2014-05-28 08:32:07 UTC

Hi,

Consider the following configuration:
* master A (slaveof no one)
* slave B (slaveof master-A-ip master-A-port)
* slave C (slaveof master-A-ip master-A-port)
* Sentinel (quorum=1), considers A as the master

If master A fails, Sentinel promotes one of the slaves, and change
configs accordingly. So the configuration becomes:
* master A (down, slaveof no one)
* master B (slaveof no one)
* slave C (slaveof master-B-ip master-B-port)
* Sentinel (quorum=1), considers B as the master

Now for some reason Sentinel goes down and restarts. As sentinel.conf has
not been rewritten, Sentinel still thinks about host A being the master. As
host A is down, the system becomes unresponsive, and our system
administrator recovers host A:
* master A (slaveof no one)
* master B (slaveof no one)
* slave C (slaveof master-B-ip master-B-port)
* Sentinel (quorum=1), considers A as the master

It is a very possible case of split brain, and currently there is no
straight way do avoid it. I have considered the following workarounds:
a) Restoring redis.conf to the original state before restarting an
instance. Not good, as we lose all the benefits of rewriting it.
b) Manually resolving these conflicts.

In my opinion, it would've been better if either:
a) We could explicitly describe our network configuration, including slaves
in sentinel.conf. Then after restarting a sentinel it would turn B and C to
slaves of A.
b) Sentinel would rewrite sentinel.conf after changing configuration. In
this example, after promoting B to master and changing B's and C's config,
it would also rewrite it's own config to consider B as the master.

What do you think?

--
You received this message because you are subscribed to the Google Groups "Redis DB" group.
To unsubscribe from this group and stop receiving emails from it, send an email to redis-db+unsubscribe-/JYPxA39Uh5TLH3MbocFF+G/***@public.gmane.org
To post to this group, send email to redis-db-/JYPxA39Uh5TLH3MbocFF+G/***@public.gmane.org
Visit this group at http://groups.google.com/group/redis-db.
For more options, visit https://groups.google.com/d/optout.

Salvatore Sanfilippo

2014-05-28 12:19:51 UTC

Permalink

Hello,

what you describe is AFAIK not possible, but moreover it is not
technically what is called a split-brain condition.
A split brain condition happens when multiple processes should agree
about some value, but instead they don't agree and actually have two
distinct values.
In eventually consistent systems like Sentinel, split-brain conditions
are possible during partitions, but there is the guarantee that when
all the partitions heal, all the sentinels agree about what is the
master.

What instead you describe is a loss of state during a crash-recovery
event. However AFAIK this is not possible because when a new
configuration is considered to be valid (we receive an acknowledge
examining the INFO output that the promoted slave actually turned into
master role), the configuration is persisted and fsync()-ed on disk
before it to be propagated to other nodes, or advertised by Sentinel
to any client.

However it is possible that the Sentinel sends a SLAVEOF NO ONE to the
promoted slave, and restarts before the slave is able to confirm the
role change.
But this case is exactly like a Sentinel observing a switch of a slave
from slave to master operated externally (for instance, manually).

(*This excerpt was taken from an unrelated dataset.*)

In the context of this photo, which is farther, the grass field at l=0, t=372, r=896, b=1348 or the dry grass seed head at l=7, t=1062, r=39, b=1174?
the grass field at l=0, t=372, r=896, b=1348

In this case, because of the Sentinel liveness property to always try
to set the current logical configuration if there are instances
diverging from this configuration, such a slave with role equal to
master, is, after a small delay, converted back to slave role.

Regards,
Salvatore

Post by Andrei Lukovenko
Hi,
* master A (slaveof no one)
* slave B (slaveof master-A-ip master-A-port)
* slave C (slaveof master-A-ip master-A-port)
* Sentinel (quorum=1), considers A as the master
If master A fails, Sentinel promotes one of the slaves, and change configs
* master A (down, slaveof no one)
* master B (slaveof no one)
* slave C (slaveof master-B-ip master-B-port)
* Sentinel (quorum=1), considers B as the master
Now for some reason Sentinel goes down and restarts. As sentinel.conf has
not been rewritten, Sentinel still thinks about host A being the master. As
host A is down, the system becomes unresponsive, and our system
* master A (slaveof no one)
* master B (slaveof no one)
* slave C (slaveof master-B-ip master-B-port)
* Sentinel (quorum=1), considers A as the master
It is a very possible case of split brain, and currently there is no
a) Restoring redis.conf to the original state before restarting an instance.
Not good, as we lose all the benefits of rewriting it.
b) Manually resolving these conflicts.
a) We could explicitly describe our network configuration, including slaves
in sentinel.conf. Then after restarting a sentinel it would turn B and C to
slaves of A.
b) Sentinel would rewrite sentinel.conf after changing configuration. In
this example, after promoting B to master and changing B's and C's config,
it would also rewrite it's own config to consider B as the master.
What do you think?
--
You received this message because you are subscribed to the Google Groups "Redis DB" group.
To unsubscribe from this group and stop receiving emails from it, send an
Visit this group at http://groups.google.com/group/redis-db.
For more options, visit https://groups.google.com/d/optout.

Andrei Lukovenko

2014-05-28 13:26:02 UTC

Permalink

Hello,

First of all, thank you for response.

Regarding the definition of the split-brain I am still not convinced. In
my example both instances A and B consider themselves masters. Both of them
are able to serve clients, including writes. If it is not a split-brain,
then what is?..

The sequence described above is not imaginary. I've actually seen this
exact situation during my tests, it is very real, and what I really want is
to find a way to prevent repeating this in production.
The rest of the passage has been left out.